A) Cet organisme sera chargé de vérifier la stricte application à la lettre et en cas de contournement d’un de ses articles des sanctions graduées sont envisageables :
– pour les particuliers : amendes augmentant si récidive.
– pour les associations : amendes et dissolution de l’association.
– pour les élus : amendes et inéligibilité pendant 6 ans, en cas de récidive inéligibilité à vie.
B) Saisine du CSL :
L’organisme pourra être saisi par :
– Des particuliers
– Des associations laïques

3) INSTRUCTION CIVIQUE

-Cours d’instruction civique dès la maternelle et tout au long de la scolarité axés sur les valeurs traditionnelles de la France et le respect d’autrui.

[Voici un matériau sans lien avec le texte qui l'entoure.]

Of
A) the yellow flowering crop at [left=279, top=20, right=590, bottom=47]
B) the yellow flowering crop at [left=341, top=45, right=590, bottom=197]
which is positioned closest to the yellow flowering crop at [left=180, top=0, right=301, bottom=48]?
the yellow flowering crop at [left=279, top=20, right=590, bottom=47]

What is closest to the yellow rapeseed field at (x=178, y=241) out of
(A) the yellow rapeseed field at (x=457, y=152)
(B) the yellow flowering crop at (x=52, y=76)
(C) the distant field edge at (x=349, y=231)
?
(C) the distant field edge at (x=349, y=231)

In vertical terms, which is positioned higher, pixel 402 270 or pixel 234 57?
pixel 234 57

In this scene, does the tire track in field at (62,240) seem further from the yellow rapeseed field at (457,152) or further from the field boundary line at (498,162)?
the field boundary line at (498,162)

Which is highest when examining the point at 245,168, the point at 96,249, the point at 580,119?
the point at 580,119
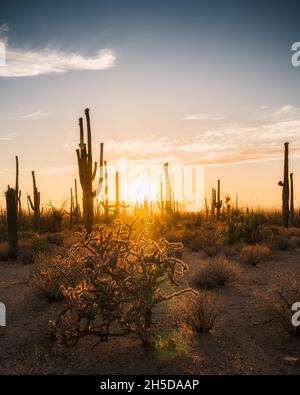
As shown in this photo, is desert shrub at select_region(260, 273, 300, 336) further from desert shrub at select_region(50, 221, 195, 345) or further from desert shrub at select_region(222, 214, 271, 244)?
desert shrub at select_region(222, 214, 271, 244)

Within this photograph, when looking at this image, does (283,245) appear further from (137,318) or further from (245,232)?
(137,318)

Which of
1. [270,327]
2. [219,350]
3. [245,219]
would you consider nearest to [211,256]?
[245,219]

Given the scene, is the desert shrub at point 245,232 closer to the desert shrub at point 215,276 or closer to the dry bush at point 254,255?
the dry bush at point 254,255

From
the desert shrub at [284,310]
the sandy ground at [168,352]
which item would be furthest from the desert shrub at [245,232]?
the desert shrub at [284,310]

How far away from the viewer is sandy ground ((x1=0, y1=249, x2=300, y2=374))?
5.05 meters

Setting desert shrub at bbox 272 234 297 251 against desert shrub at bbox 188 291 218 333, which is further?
desert shrub at bbox 272 234 297 251

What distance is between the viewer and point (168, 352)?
5391 millimetres

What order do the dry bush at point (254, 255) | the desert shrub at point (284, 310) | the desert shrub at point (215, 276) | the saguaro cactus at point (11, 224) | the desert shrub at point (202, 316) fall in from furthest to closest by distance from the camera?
the saguaro cactus at point (11, 224), the dry bush at point (254, 255), the desert shrub at point (215, 276), the desert shrub at point (202, 316), the desert shrub at point (284, 310)

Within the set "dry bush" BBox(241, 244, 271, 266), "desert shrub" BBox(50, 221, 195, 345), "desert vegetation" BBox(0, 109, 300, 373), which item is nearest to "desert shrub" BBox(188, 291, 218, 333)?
→ "desert vegetation" BBox(0, 109, 300, 373)

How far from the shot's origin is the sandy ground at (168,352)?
505cm

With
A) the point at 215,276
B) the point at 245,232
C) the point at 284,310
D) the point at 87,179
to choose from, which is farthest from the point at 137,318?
the point at 245,232

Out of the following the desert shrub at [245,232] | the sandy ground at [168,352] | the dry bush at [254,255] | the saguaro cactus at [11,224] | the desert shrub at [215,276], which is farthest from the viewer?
the desert shrub at [245,232]

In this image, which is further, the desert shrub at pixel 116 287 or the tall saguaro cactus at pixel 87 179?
the tall saguaro cactus at pixel 87 179
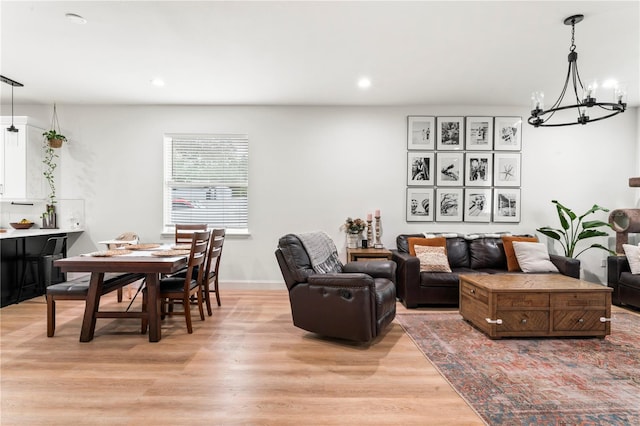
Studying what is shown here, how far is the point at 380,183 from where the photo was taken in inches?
207

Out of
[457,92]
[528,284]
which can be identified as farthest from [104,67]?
[528,284]

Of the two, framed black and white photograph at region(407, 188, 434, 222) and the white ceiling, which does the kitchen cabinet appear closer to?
the white ceiling

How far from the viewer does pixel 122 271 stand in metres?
3.00

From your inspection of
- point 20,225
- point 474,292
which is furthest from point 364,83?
point 20,225

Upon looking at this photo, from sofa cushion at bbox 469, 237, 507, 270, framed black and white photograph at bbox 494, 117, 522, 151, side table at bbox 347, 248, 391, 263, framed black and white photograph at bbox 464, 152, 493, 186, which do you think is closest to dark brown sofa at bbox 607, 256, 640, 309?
sofa cushion at bbox 469, 237, 507, 270

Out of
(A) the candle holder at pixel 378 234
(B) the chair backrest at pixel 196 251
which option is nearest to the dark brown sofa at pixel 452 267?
(A) the candle holder at pixel 378 234

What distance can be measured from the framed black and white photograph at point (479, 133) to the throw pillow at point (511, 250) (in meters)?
1.35

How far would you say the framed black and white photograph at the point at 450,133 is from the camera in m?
5.21

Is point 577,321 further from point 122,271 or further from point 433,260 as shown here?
point 122,271

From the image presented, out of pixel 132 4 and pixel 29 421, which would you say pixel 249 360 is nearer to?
pixel 29 421

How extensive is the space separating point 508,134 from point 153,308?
16.6 ft

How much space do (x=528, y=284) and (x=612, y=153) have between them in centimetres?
→ 334

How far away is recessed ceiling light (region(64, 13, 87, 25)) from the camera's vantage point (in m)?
2.80

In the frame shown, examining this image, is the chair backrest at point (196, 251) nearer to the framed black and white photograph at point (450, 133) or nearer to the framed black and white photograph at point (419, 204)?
the framed black and white photograph at point (419, 204)
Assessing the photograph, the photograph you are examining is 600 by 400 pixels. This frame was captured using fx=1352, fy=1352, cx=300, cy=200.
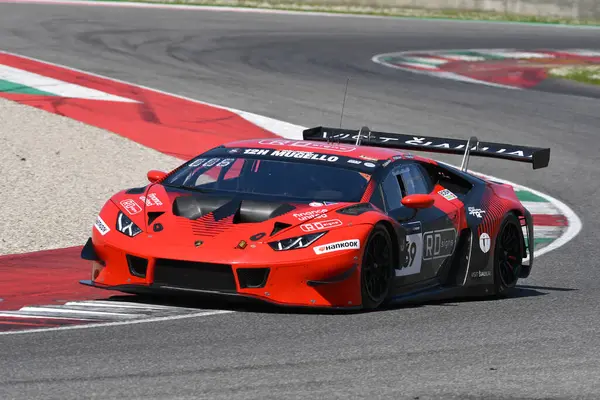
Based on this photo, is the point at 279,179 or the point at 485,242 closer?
the point at 279,179

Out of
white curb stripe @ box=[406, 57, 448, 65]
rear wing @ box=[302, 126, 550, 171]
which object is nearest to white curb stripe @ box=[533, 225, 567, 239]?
rear wing @ box=[302, 126, 550, 171]

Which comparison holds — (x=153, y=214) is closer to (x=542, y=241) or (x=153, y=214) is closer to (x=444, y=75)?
(x=542, y=241)

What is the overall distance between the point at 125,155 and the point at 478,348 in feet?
29.3

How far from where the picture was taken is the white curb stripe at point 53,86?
1972 centimetres

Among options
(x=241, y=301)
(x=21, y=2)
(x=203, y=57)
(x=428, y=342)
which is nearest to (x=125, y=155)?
(x=241, y=301)

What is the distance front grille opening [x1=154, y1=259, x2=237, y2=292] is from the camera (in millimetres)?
8336

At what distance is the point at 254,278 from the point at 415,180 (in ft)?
6.72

Ces cours seront obligatoires et adaptés à l’âge des élèves .Pour les mineurs, les parents recevront une copie des cours et la signeront pour approbation.
-Extension des cours d’éducation civique à toute personne étrangères demandant une carte de séjour ou la naturalisation.
Nous suggérons aussi l’idée d’un moratoire sur la construction des mosquées, en France, jusqu’à ce qu’une mission parlementaire ait évalué, comme pour la mission parlementaire sur le voile intégral, si les constructions de ces édifices favorisaient l’intégration, le droit des femmes, le respect des lois de la République, ou au contraire encourageaient le voile, les demandes dérogatoires à l’école et les commerces communautaristes.
Voici quelques idées à exploiter, nous devons faire confiance aux législateurs pour les mettre en action. Courage M. les Législateurs, la République et Marianne vous regardent, ne les décevez pas au nom du vivre-ensemble au-delà de nos différences.